→ **GIVEN EXERCISE**: Identify every line in the records that contains the word "farthest", and copy each one out in full.

>> start

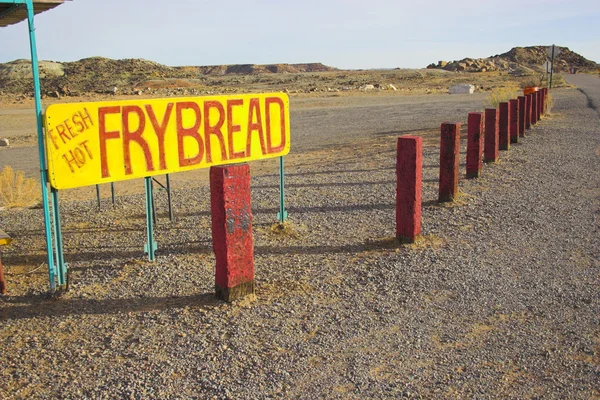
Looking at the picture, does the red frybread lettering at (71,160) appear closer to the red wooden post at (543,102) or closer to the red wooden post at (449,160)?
the red wooden post at (449,160)

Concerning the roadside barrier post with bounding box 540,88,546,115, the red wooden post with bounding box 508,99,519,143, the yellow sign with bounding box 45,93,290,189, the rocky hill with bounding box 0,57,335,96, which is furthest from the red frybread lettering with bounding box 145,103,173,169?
the rocky hill with bounding box 0,57,335,96

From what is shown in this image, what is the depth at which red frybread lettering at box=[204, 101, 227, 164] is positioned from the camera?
240 inches

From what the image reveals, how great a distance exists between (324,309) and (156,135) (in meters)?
2.25

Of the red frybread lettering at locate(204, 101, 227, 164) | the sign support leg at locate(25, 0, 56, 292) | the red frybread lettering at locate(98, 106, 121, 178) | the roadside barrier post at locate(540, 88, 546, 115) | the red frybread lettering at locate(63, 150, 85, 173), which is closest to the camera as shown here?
the sign support leg at locate(25, 0, 56, 292)

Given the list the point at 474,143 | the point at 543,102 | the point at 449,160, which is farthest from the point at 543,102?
the point at 449,160

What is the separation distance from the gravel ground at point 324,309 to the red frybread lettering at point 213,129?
96 centimetres

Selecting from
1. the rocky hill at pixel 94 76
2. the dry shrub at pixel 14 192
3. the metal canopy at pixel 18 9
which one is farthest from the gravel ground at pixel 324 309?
the rocky hill at pixel 94 76

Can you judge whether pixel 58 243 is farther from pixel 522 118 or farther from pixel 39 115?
pixel 522 118

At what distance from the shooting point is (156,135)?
224 inches

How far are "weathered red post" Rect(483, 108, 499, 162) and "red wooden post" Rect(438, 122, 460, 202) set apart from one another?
10.1 ft

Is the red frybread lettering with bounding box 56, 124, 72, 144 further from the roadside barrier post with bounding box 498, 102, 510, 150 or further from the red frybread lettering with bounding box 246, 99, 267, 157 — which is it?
the roadside barrier post with bounding box 498, 102, 510, 150

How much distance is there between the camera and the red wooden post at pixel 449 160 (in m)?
7.95

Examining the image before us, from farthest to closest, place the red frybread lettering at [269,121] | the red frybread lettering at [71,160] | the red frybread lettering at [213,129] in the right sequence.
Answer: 1. the red frybread lettering at [269,121]
2. the red frybread lettering at [213,129]
3. the red frybread lettering at [71,160]

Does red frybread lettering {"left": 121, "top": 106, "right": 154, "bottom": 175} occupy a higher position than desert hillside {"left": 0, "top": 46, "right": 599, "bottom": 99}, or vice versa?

>> end

→ **TASK RESPONSE**:
Given the list the point at 474,143 | the point at 543,102 | the point at 449,160, which is farthest from the point at 543,102?
which one is farthest from the gravel ground at pixel 324 309?
Examining the image before us, from farthest to closest, place the red frybread lettering at [269,121] | the red frybread lettering at [71,160] | the red frybread lettering at [213,129] in the right sequence.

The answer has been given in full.